A year ago the Joyce Theater, the Brooklyn Academy of Music and the Ludwig Foundation collaborated to send Ronald K. Brown, known for his vibrant, original blend of contemporary, African and Afro-Cuban movement and spiritual themes, to Cuba, where he chose MalPaso from 11 companies.
“It was a really lovely experience,” Delgado says of working with Brown in Havana last winter. “It helped us connect with our sources.”
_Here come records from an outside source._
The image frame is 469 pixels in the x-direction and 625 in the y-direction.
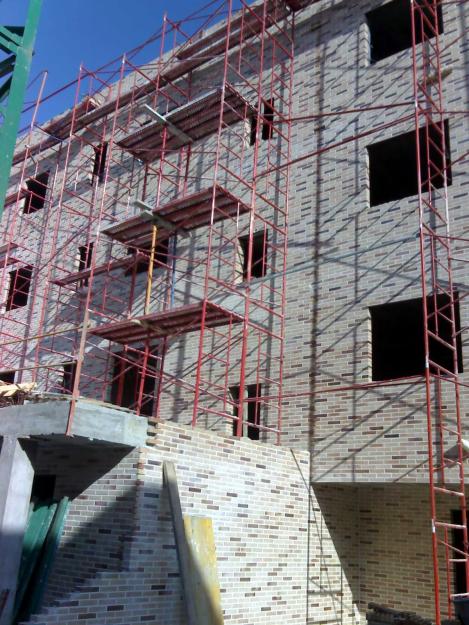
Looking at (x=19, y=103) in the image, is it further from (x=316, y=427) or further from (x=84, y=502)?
(x=316, y=427)

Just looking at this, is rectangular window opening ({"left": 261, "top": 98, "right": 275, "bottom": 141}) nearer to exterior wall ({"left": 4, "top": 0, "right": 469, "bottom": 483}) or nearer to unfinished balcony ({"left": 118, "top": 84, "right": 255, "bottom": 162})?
unfinished balcony ({"left": 118, "top": 84, "right": 255, "bottom": 162})

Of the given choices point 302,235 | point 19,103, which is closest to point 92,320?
point 302,235

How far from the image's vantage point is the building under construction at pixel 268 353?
7809 mm

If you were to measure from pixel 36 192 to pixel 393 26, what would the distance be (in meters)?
12.0

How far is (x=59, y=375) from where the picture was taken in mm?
15688

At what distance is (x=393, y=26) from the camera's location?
13.3 m

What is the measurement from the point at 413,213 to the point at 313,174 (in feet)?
7.98

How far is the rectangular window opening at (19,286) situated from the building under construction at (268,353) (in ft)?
4.84

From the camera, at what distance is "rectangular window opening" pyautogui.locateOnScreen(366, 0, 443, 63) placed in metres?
12.2

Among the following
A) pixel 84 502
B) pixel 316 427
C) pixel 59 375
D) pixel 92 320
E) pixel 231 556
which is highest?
pixel 92 320

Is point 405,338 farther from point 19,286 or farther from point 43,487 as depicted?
point 19,286

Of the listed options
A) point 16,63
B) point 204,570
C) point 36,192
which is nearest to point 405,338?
point 204,570

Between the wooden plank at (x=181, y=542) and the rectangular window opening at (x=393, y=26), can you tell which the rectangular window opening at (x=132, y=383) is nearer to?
the wooden plank at (x=181, y=542)

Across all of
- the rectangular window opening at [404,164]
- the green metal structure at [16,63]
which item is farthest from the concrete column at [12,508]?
the rectangular window opening at [404,164]
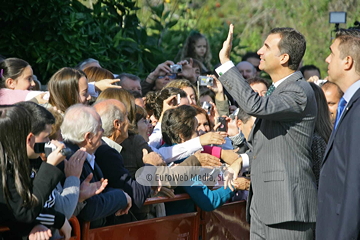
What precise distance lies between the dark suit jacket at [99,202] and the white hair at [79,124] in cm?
6

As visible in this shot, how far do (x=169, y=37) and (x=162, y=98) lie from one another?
517cm

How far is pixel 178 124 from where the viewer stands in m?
5.74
Although the Cuban dancers’ training includes the emphatic, grounded, poly-rhythmic movements of Afro-Cuban ritual dances, Brown’s version was a challenge — looser, more colloquial, lower to the ground, with different rhythms. In contrast, 24 Hours and a Dog, the piece Delgado (in collaboration with MalPaso’s dancers) made for this trip, had a much more stretched-out, balletic vocabulary. Set to a bright, driving Afro-Cuban jazz score by New York’s Arturo O’Farrill (son of Chico O’Farrill, an arranger and composer who was an architect of pre-Revolutionary big band Cuban jazz), 24 Hours is meant to evoke a day in the lives of these Havana dancers, or any young city-dwellers.
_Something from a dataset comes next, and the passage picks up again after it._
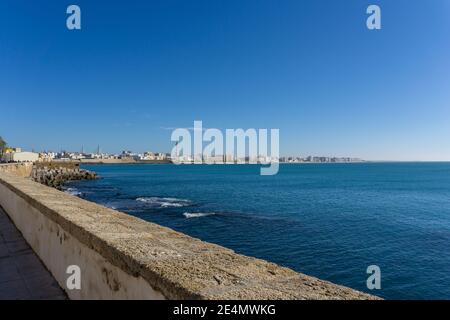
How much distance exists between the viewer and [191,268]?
2457mm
Thursday night, the dancers, led by Delgado, raced through a series of encounters, acrobatic duets, what seemed like a dance class, other sequences that could be dark and aggressive, or celebratory and exuberant. The piece vibrated with a precarious, urgent energy.
Because of visa restrictions, MalPaso’s Miami events — a free master class for Miami dancers on Wednesday, the Thursday showcase and discussion, and a Friday fundraising performance for Copperbridge — were private. All were held at Miami Light, which has a long history of presenting Cuban artists.
About half the 200 people attending Thursday were friends and relatives of MalPaso’s nine dancers, with others from community and arts centers in Overtown, Liberty City and Little Haiti. Overtown Youth Center dance instructor Latasha Strawder brought about 10 of her students. “I’m all about diversity and showing them different styles,” said Strawder. “Many doors can open up when you’re acquainted with everyone.”
Juan María Seller, a dancer and choreographer who recently moved to Miami from Spain, came because he had been impressed by the Cuban dance scene he had encountered in visits to the island. “I liked how valiant the dancers are in tackling experimental work, given how little economic possibility there is,” Seller said. “Since there’s not much contemporary dance [in Miami] it’d be good to exchange that with Cuba.”
For the Cubans, Thursday night’s event was an emotional experience. Silvia Torres came with husband Juan Manuel Perez, who had danced with Delgado’s parents in Danza Contemporanea. “He was created in dance, and now he’s brought his magic, his freshness, his creation here,” Torres said. “I’m proud, proud, proud to see him doing this.”